Brief: Start at the line containing "scientific name: Felis catus" and transcribe every line exactly through the end of the records below, and only those lines.

Entries supplied:
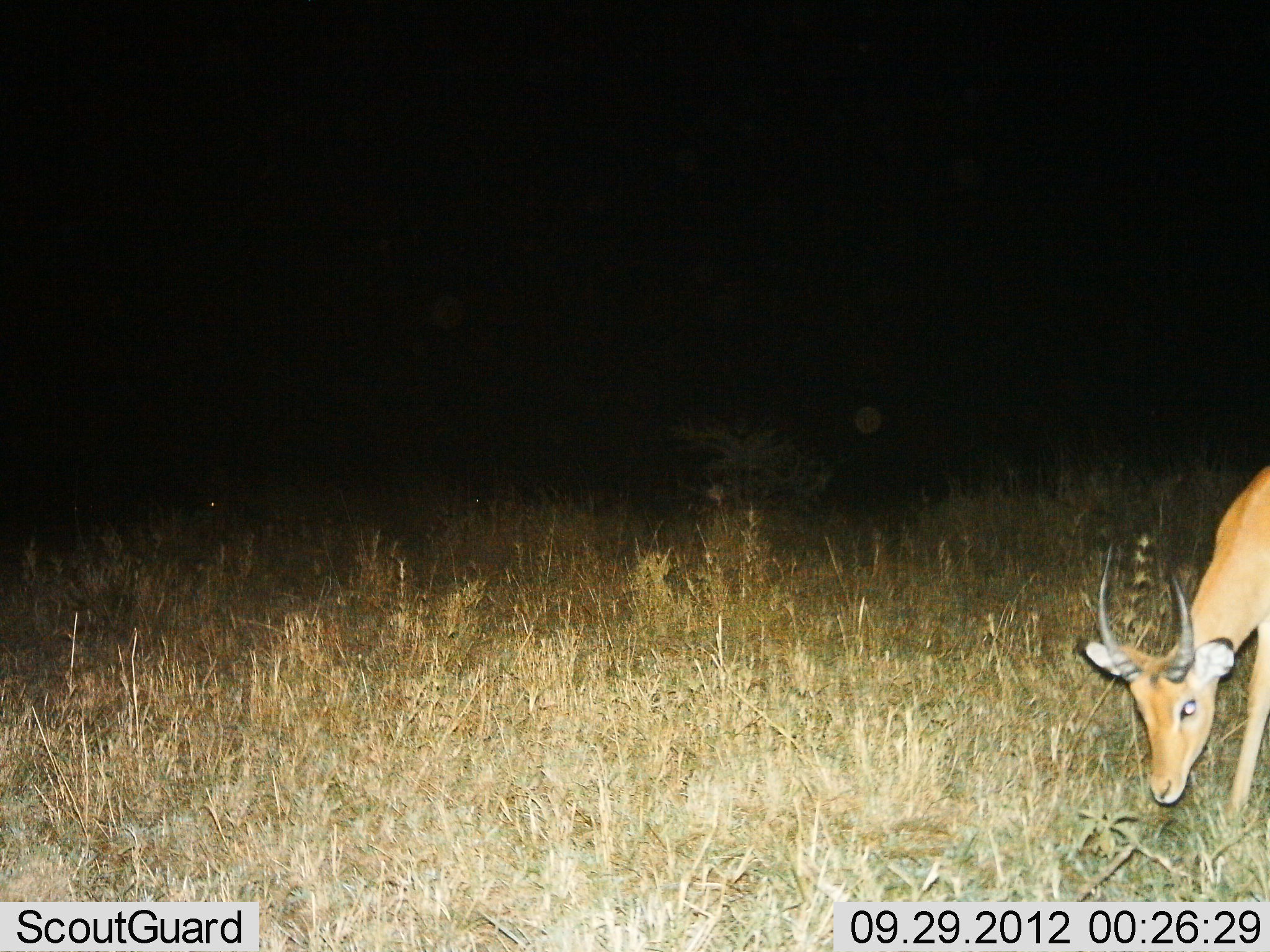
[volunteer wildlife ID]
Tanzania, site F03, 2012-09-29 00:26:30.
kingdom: Animalia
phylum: Chordata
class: Mammalia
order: Artiodactyla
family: Bovidae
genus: Aepyceros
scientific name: Aepyceros melampus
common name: impala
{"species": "impala (Aepyceros melampus)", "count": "1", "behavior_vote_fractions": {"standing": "20%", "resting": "0%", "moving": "10%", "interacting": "0%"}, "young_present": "0%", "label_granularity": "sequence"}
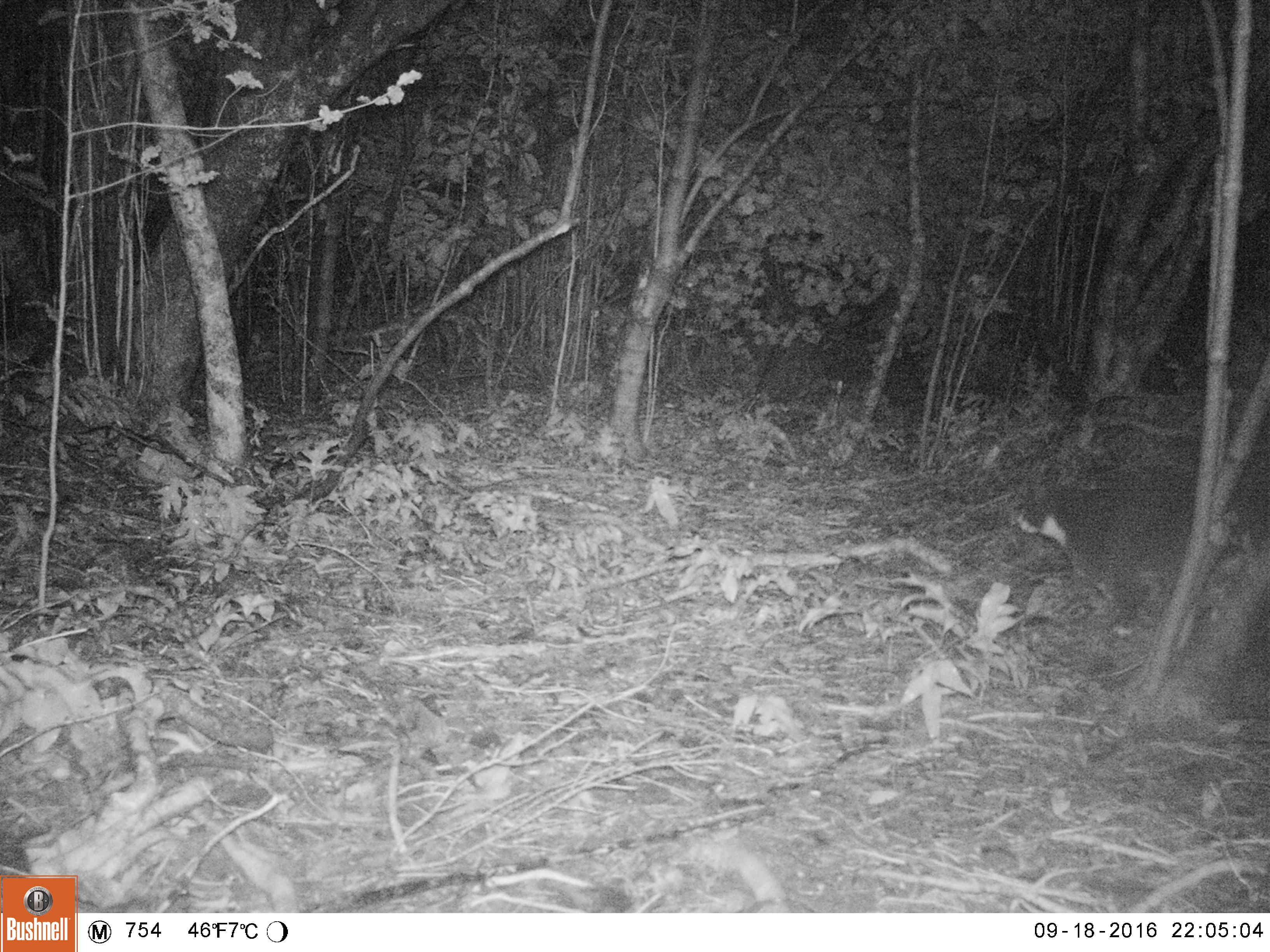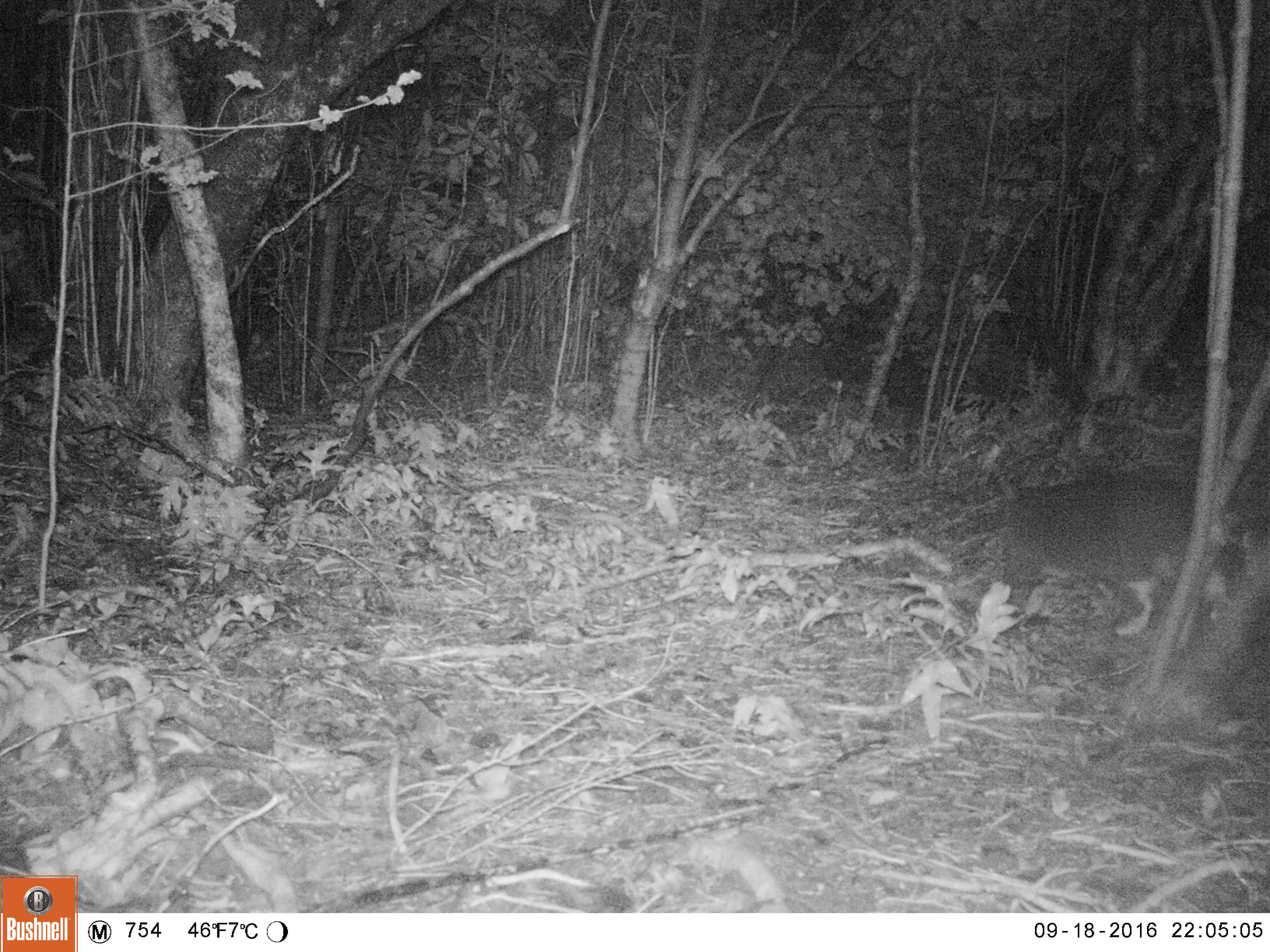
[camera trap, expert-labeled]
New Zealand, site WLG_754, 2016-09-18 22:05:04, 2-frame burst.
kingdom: Animalia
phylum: Chordata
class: Mammalia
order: Carnivora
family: Felidae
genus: Felis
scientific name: Felis catus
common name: domestic cat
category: cat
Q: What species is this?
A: Cat (domestic cat) (Felis catus).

Response area:
scientific name: Felis catus
common name: domestic cat
category: cat
Q: What species is this?
A: Cat (domestic cat) (Felis catus).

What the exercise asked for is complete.